Она вернулась домой под утро, когда Пермь только начинала просыпаться. Сергей спал. Его лицо во сне было безмятежным и чужим. Полина тихо прошла в комнату и достала его большую дорожную сумку. Ту самую, с которой он ездил в свои «командировки».

Она не стала швырять вещи. Она аккуратно складывала его рубашки, свитера, джинсы. Открыла шкаф, достала его вторую пару ботинок, несессер с бритвенными принадлежностями. Она делала это без ненависти, с отстраненной методичностью хирурга, удаляющего чужеродное тело. Она не плакала. Она чувствовала облегчение. Воздуха в квартире становилось больше с каждой сложенной вещью.

Когда сумка была собрана, она поставила ее у двери. Затем взяла листок бумаги и ручку. Написала всего три слова: «Я все знаю. Уходи». Положила записку на кухонный стол, рядом с его ключами.

Взяла свое вязание – смотанный в аккуратный клубок серый мохер и новые спицы. Налила себе чаю. Села в кресло у окна. На улице светало. Дворники скребли асфальт. Город просыпался. Кофейня напротив была еще темной.

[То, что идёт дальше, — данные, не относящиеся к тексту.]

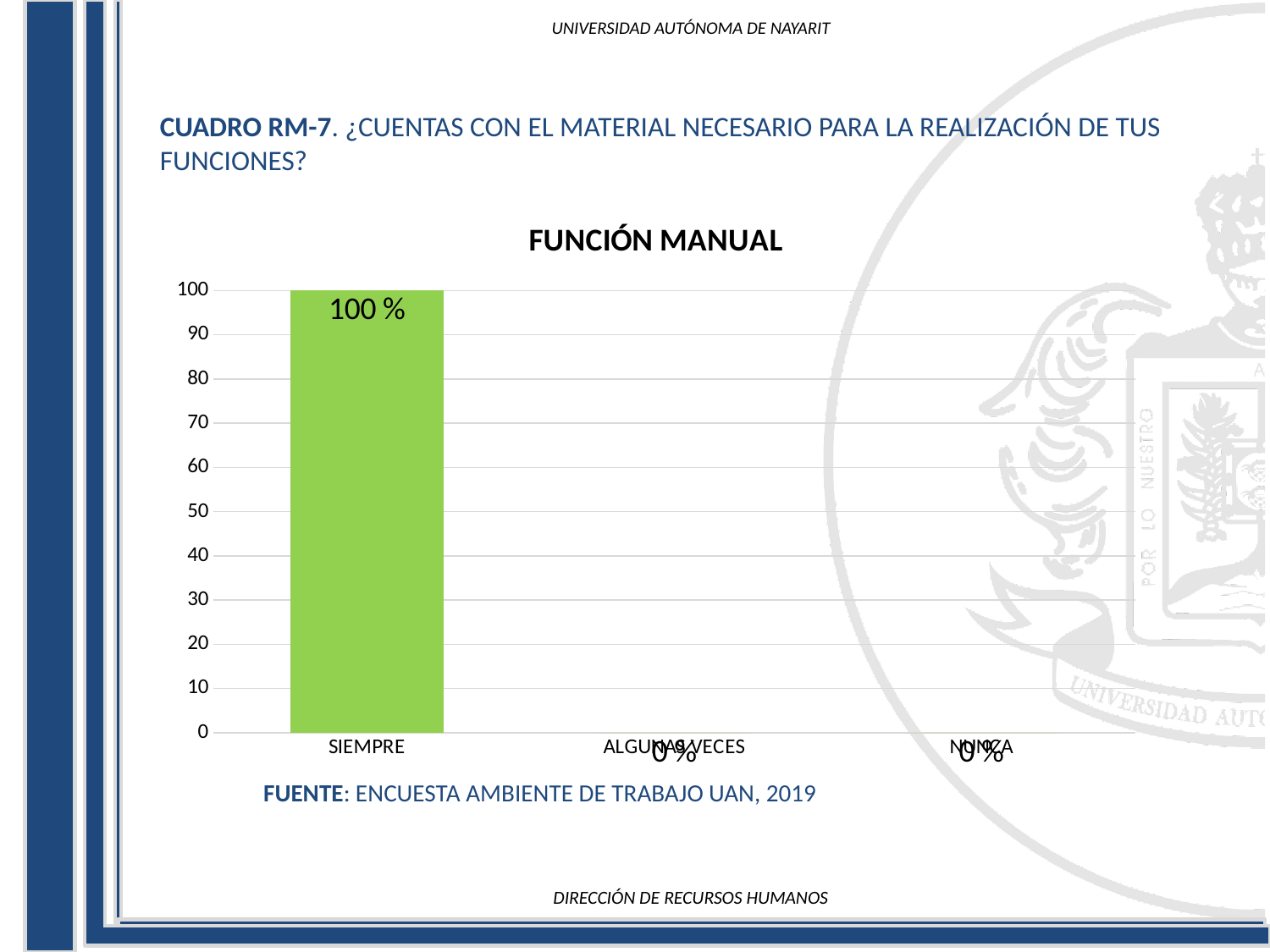
What is the difference between the values for SIEMPRE and NUNCA? 100 % What is the title of the chart? FUNCIÓN MANUAL Which is larger, the value for SIEMPRE or the value for ALGUNAS VECES? SIEMPRE What is the value for ALGUNAS VECES? 0 % Which category has the highest value? SIEMPRE What is the highest value shown on the y axis? 100 What kind of chart is shown? bar chart What is the value for SIEMPRE? 100 % What is the value for NUNCA? 0 % What colour is the bar for SIEMPRE? green Is the value for SIEMPRE greater or less than 50? greater How many categories are shown on the x axis? 3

Полина сделала первую петлю.

Когда Сергей проснулся и нашел сумку, скандала не было. Он увидел ее спокойное лицо, записку, и все понял. Он пытался что-то говорить про «бес попутал», «это ничего не значит», «Полинушка, ну прости». Но его слова отскакивали от ее молчания, как горох от стены. В ее глазах не было ни боли, ни любви, ни ненависти. Там была пустота. Пустое место, которое он когда-то занимал.

– Твои вещи собраны, – сказала она, не отрываясь от вязания. Клик-клак, клик-клак. Ровный, спокойный ритм. – Ключи оставь на тумбочке.

Он помялся, понял, что стена непробиваема, и ушел. Дверь за ним закрылась с тихим щелчком.

Полина остановила спицы. Прислушалась. Тишина. Не та, звенящая от напряжения, а другая. Благословенная, полная покоя тишина. Ветер за окном стих. Осеннее солнце пробилось сквозь облака и осветило комнату. Пылинки заплясали в солнечном луче.

Она встала, подошла к окну. В кофейне зажегся свет – ее открывали. Но Полине было все равно. Она смотрела на свой город, на просыпающиеся дома, на спешащих по делам людей.

Телефон завибрировал. Сообщение от Инны: «Прости меня. Я была неправа. Ты как?»

Полина улыбнулась. Впервые за долгое время – по-настоящему. Она напечатала ответ: «Я в порядке. Заходи вечером на чай. Я испеку посикунчики».

Она отложила телефон и снова взяла в руки спицы. Из-под них ровными, аккуратными рядами появлялось новое полотно. Теплое, серое, как пермское небо, но надежное. Она не знала, что будет дальше. Но она знала, что основа теперь правильная. И никакой крем для маскировки ей больше не понадобится. Она сама была и кондитер, и торт, и самый главный свой заказчик. И этот торт она сделает идеальным.